- Task instructions:
Set down the passage of the book review that appears below, between "A high point" and "grasp Stephen King.", inclusive.
**** Article ****
A high point of unintentional comedy is the Iggulden brothers’ suggested reading list for boys. The titles are generally unsurprising—although how Three Men in a Boat makes a list for boys, when there’s apparently no room for Rider Haggard or Poe or Lord Jim is beyond me. (I love Jerome K. Jerome, and Three Men is a hilarious novel. Just not sure that its appeal to boys is quite as wide as some of the other novels mentioned.) But what’s comic about this list is the scale of difficulty, wherein we learn that one need only be a “confident” reader to take on Twain, Kipling, or Orwell, but should be an “accomplished” reader to grasp Stephen King.


The Dangerous Book for Boys is new in an American edition, the predictable result of its runaway success in England. The revisions are uneven at best. For instance, I’m not sure it will help many American boys to know that “the principles [behind the Panama Canal] are similar to any British canal.” Also, despite brash claims to political incorrectness, it’s clear that the book’s been massaged to forestall critics on the right and left. There’s no Lewis and Clark, almost nothing about the civil war, more or less nothing about nonwhite heroism (except for the Navajo code talkers), no stories about the Old West, and so on. It’s probably slightly churlish to reproach them for omissions—part of the book’s appeal is its manageable size—but it is somewhat remarkable that there’s an oddly-chosen timeline of American colonial history (one in which, curiously, the native American population apparently took no relevant action), but nothing past 1789. To my mind, it would have been better to simply reprint the original than to pander to American readers in this way.


Broadly speaking, I am sympathetic with the aims of The Dangerous Book for Boys. Just about any parent of a young boy has probably muttered in disgust, “he’s a boy, let him play” at one point or another. (Probably while at My Gym, or Gymboree, or at youth sports.) And I genuinely have had a good time talking through some of the illustrations and stories with my son. Having said that, the book’s class and racial politics—the white, middle-class boyhood it lovingly idealizes—range from homogenous to retrograde, which is disappointing, and for which I don’t think that the Igguldens ought be let entirely off the hook.
**** Data lines ****
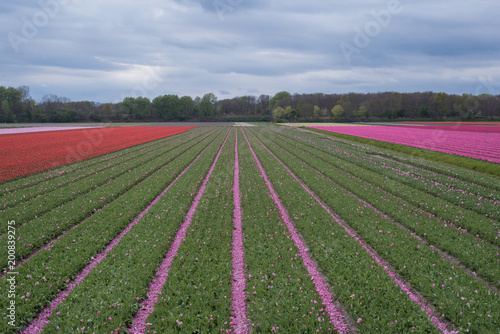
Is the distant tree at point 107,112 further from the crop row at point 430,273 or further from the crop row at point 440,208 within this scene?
the crop row at point 430,273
****
- Complete response:
A high point of unintentional comedy is the Iggulden brothers’ suggested reading list for boys. The titles are generally unsurprising—although how Three Men in a Boat makes a list for boys, when there’s apparently no room for Rider Haggard or Poe or Lord Jim is beyond me. (I love Jerome K. Jerome, and Three Men is a hilarious novel. Just not sure that its appeal to boys is quite as wide as some of the other novels mentioned.) But what’s comic about this list is the scale of difficulty, wherein we learn that one need only be a “confident” reader to take on Twain, Kipling, or Orwell, but should be an “accomplished” reader to grasp Stephen King.